● AIM:
Copy the data from the line that contains "What is the measured" to its last line, exactly, including both of those lines and leaving out everything before.

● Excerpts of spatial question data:
----------
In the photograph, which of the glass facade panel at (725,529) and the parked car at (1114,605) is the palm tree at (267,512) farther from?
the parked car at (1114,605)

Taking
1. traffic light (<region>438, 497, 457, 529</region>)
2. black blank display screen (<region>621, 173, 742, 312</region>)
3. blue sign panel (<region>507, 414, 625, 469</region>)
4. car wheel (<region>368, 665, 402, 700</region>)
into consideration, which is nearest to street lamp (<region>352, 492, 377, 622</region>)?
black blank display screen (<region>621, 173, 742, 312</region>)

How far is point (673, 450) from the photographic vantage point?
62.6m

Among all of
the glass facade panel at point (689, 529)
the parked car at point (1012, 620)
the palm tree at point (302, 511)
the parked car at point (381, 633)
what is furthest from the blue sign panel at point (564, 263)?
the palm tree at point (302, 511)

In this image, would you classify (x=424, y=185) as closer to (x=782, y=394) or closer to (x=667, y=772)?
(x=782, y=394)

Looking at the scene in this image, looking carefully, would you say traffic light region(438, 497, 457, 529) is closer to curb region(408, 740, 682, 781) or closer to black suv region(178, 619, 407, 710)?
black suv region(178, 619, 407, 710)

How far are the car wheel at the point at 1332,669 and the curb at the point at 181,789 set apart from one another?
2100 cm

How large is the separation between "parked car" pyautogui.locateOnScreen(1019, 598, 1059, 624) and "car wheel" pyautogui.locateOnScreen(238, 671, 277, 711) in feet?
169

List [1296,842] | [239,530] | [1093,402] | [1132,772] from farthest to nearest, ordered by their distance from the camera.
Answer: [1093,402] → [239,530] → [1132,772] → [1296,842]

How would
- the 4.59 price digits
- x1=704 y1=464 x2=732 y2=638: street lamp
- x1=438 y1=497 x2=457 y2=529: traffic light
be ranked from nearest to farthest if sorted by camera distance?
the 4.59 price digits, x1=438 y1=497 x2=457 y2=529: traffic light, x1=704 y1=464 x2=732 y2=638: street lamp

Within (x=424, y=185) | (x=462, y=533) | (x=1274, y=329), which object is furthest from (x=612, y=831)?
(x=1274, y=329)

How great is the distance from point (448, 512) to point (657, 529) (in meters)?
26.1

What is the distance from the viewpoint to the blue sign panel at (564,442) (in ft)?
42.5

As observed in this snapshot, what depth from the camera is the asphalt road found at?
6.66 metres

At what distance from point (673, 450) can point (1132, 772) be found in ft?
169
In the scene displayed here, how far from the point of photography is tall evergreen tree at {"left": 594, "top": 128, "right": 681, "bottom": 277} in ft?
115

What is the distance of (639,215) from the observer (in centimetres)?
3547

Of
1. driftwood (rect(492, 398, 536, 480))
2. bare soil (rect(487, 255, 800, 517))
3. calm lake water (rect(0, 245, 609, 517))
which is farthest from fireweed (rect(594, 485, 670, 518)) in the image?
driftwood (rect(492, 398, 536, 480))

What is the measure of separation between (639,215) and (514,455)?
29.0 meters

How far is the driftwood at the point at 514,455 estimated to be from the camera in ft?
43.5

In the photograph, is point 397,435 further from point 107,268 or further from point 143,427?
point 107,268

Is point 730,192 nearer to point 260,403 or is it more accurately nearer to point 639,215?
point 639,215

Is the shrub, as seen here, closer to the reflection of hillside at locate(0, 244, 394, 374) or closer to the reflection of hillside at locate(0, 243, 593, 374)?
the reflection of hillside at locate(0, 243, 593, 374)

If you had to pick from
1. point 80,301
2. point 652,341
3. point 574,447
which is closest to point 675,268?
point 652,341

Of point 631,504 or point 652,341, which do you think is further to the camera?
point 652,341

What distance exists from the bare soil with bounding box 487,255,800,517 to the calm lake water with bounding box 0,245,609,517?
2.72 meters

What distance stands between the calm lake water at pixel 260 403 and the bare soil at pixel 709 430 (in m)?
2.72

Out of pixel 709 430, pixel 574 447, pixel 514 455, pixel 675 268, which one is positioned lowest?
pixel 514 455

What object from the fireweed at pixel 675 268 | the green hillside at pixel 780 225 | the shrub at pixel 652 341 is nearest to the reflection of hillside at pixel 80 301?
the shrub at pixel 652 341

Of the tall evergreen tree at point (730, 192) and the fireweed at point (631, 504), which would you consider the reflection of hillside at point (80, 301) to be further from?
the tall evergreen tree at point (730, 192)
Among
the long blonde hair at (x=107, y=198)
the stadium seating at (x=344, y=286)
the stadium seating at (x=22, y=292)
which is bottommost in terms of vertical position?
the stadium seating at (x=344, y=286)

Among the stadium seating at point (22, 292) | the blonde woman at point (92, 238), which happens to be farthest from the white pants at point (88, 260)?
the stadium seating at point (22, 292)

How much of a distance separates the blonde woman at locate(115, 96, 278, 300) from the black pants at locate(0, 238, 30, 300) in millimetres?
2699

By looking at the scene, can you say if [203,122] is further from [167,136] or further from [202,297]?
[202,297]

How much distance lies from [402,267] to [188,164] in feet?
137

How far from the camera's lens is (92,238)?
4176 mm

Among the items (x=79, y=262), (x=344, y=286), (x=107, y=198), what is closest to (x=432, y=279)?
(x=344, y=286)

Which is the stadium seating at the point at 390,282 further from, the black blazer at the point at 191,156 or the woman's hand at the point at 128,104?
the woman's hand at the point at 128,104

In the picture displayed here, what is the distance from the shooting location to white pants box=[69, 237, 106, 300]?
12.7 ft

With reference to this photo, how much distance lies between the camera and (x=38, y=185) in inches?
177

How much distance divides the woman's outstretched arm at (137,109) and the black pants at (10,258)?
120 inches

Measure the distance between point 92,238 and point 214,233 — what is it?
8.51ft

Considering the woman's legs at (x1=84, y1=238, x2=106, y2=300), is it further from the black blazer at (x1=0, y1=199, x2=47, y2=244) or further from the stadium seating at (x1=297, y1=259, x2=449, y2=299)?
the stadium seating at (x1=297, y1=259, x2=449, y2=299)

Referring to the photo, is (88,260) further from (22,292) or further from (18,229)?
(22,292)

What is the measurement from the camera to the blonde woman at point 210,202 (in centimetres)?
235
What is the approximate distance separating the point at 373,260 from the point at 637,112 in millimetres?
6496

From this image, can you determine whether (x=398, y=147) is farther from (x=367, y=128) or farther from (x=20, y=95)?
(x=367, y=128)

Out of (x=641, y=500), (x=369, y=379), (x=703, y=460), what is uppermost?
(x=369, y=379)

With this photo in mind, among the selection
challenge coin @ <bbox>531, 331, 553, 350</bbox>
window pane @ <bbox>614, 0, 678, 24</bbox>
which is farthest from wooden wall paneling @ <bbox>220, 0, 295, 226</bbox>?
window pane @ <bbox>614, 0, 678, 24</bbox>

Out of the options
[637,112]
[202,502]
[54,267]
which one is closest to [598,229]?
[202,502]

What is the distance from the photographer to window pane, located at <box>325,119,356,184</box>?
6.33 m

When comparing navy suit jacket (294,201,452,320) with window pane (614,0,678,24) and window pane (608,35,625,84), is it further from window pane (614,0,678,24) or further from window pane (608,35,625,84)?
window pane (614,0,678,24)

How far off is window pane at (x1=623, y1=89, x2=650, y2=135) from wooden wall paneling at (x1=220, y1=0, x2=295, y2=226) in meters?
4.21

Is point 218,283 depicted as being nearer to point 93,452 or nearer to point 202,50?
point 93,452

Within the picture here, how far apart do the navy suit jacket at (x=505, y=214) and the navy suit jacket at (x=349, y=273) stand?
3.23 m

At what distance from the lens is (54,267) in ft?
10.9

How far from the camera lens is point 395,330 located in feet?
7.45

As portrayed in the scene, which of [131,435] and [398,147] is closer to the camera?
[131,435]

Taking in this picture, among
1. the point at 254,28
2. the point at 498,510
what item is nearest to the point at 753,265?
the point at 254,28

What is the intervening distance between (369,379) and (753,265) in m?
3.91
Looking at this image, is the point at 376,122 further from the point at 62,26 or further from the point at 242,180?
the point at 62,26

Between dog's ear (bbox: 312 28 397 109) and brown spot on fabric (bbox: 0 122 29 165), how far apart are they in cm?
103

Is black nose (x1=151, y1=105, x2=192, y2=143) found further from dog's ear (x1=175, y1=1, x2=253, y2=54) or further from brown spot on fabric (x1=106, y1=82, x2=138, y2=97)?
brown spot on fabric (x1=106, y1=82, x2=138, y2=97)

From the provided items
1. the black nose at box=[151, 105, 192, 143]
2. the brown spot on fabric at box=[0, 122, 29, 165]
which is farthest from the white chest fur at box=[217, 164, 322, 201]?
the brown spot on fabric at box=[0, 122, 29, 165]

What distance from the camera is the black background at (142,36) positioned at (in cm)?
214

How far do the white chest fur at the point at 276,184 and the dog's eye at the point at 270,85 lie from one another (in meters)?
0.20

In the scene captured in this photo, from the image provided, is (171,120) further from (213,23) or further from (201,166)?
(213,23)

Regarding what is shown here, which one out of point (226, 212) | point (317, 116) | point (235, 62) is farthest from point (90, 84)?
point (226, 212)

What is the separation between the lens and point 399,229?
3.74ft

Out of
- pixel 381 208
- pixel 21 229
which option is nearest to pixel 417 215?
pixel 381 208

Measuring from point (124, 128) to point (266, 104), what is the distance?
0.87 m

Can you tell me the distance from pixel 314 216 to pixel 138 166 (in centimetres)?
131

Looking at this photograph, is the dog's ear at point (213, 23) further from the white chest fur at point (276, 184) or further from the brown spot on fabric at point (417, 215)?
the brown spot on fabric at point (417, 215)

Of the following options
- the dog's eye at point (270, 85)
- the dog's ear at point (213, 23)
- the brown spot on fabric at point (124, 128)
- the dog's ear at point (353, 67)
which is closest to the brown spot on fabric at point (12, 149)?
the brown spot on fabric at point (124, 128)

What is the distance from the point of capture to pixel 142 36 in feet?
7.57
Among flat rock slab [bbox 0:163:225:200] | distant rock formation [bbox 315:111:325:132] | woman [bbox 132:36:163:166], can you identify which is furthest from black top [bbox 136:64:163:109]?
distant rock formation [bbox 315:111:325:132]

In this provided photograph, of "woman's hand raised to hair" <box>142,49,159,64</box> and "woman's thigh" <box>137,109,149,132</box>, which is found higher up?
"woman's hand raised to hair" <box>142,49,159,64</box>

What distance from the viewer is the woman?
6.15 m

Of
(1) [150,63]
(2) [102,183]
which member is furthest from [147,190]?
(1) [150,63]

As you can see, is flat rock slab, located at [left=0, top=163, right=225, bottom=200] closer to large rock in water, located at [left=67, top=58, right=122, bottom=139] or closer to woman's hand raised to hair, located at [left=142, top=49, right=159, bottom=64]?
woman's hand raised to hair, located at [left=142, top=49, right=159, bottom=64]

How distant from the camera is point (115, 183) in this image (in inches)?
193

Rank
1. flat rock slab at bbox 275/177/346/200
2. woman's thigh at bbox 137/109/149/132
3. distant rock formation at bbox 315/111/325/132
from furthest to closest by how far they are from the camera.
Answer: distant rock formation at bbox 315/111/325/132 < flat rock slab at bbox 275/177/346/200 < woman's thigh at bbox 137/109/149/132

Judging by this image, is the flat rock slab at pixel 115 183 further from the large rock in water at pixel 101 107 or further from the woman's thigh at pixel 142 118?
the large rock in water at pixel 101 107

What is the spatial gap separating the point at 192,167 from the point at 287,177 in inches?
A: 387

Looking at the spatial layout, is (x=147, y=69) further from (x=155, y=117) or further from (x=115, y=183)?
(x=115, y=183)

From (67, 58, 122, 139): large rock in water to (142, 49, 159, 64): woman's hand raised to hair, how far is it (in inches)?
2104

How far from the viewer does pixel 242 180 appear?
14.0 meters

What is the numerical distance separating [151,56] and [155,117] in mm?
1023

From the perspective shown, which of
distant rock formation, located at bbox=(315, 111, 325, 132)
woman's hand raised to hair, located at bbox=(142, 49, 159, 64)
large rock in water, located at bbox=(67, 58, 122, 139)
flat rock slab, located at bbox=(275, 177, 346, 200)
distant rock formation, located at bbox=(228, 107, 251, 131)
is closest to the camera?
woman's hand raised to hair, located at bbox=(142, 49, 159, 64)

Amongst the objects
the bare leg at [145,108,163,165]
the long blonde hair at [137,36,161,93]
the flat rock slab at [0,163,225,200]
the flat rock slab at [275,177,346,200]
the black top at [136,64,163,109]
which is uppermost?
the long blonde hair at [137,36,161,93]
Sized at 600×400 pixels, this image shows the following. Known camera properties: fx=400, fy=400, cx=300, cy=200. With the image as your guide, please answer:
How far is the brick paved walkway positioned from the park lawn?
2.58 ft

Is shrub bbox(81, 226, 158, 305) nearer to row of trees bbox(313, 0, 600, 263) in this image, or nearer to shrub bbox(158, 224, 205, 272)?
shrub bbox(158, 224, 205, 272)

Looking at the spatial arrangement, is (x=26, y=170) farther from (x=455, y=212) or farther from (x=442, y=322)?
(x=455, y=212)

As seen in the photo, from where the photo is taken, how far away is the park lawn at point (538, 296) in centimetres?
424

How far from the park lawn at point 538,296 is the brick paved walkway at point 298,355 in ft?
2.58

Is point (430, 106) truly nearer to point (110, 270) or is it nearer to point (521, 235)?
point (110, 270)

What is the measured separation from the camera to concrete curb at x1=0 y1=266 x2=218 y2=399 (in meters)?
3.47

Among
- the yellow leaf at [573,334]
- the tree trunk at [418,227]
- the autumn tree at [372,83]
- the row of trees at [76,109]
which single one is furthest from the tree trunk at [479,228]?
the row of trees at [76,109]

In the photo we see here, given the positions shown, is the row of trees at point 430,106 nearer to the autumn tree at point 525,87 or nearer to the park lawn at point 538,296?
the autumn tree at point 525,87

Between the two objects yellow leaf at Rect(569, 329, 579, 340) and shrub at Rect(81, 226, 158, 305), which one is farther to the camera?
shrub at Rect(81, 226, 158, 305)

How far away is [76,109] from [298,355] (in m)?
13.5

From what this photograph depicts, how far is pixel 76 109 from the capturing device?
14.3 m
----------
● ANSWER TO THE PROBLEM:
What is the measured separation from the camera to concrete curb at x1=0 y1=266 x2=218 y2=399 (in meters)?
3.47

Among
- the yellow leaf at [573,334]
- the tree trunk at [418,227]
- the autumn tree at [372,83]
- the row of trees at [76,109]
which single one is furthest from the tree trunk at [479,228]?
the row of trees at [76,109]

In the photo we see here, given the positions shown, is the row of trees at point 430,106 nearer to the autumn tree at point 525,87 or nearer to the park lawn at point 538,296?
the autumn tree at point 525,87

Between the two objects yellow leaf at Rect(569, 329, 579, 340) and shrub at Rect(81, 226, 158, 305), which one is farther to the camera?
shrub at Rect(81, 226, 158, 305)

How far away is [76,109] from [298,355] (in m)?
13.5

From what this photograph depicts, how far is pixel 76 109 from the capturing device?
14.3 m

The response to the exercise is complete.